About the author
American writer, poet, and activist (1934–1992) who described herself as a 'Black, lesbian, mother, warrior, poet.' A central figure in second-wave feminism and Black and queer liberation, Lorde insisted that the personal and the poetic were inseparable from the political, and her essays remain among the most assigned texts in feminist and queer studies.
Synopsis
Fifteen essays and speeches written between 1976 and 1984, including 'The Master's Tools Will Never Dismantle the Master's House,' 'The Uses of Anger,' and 'Poetry Is Not a Luxury.' Lorde writes as a self-described 'Black, lesbian, mother, warrior, poet,' insisting that liberation cannot be pursued one identity at a time, and that anger, eroticism, and even poetry are legitimate sources of political knowledge.
Quote to notice
Direct quote · Modern copyrighted work“For the master's tools will never dismantle the master's house. They may allow us temporarily to beat him at his own game, but they will never enable us to bring about genuine change.”
Lorde's most quoted line warns that working only within the existing structures and assumptions of power can win small concessions but cannot produce real transformation.
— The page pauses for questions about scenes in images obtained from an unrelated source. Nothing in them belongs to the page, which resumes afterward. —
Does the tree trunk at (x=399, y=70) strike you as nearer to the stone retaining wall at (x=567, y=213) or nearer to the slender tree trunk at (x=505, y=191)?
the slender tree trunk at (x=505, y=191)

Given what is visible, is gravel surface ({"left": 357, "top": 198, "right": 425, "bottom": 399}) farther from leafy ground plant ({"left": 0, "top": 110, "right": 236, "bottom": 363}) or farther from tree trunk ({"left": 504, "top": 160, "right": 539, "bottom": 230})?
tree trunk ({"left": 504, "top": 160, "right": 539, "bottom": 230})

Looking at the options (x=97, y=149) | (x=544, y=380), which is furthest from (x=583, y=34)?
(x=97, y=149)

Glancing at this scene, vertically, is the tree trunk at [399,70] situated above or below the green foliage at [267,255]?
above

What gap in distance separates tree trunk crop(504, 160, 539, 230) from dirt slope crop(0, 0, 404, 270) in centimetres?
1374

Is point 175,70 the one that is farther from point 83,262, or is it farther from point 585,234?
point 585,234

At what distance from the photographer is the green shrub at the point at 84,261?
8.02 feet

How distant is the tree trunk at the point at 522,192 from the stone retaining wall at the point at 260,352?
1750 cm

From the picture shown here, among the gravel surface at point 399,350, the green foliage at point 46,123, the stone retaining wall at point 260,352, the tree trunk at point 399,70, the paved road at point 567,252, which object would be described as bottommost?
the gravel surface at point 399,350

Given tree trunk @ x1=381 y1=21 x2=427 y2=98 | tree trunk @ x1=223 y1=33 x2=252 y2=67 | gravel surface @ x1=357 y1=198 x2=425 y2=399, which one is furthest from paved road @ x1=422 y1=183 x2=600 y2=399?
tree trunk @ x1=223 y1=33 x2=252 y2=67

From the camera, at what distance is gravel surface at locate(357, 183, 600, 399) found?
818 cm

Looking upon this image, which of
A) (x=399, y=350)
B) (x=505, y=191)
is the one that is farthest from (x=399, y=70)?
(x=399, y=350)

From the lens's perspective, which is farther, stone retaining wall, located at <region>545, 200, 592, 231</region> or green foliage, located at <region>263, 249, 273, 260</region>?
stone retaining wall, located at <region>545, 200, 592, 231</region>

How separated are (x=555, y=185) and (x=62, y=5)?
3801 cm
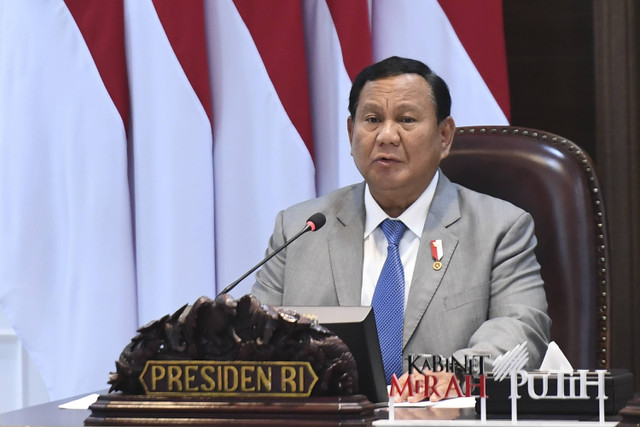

Genuine change, she argues, requires drawing on exactly the differences and ways of knowing that the dominant order dismisses.
To avoid a bubble
Pair with universalist liberal feminism and with critics who worry that an emphasis on irreducible difference can undercut the common ground that political coalitions require.
Reading note
Read 'The Master's Tools' and 'The Uses of Anger' first. These are short, dense, and meant to provoke — Lorde is writing as a poet as much as a theorist, so read for the turn of phrase as well as the argument.
Best paired with
bell hooks, Ain't I a Woman; Patricia Hill Collins, Black Feminist Thought.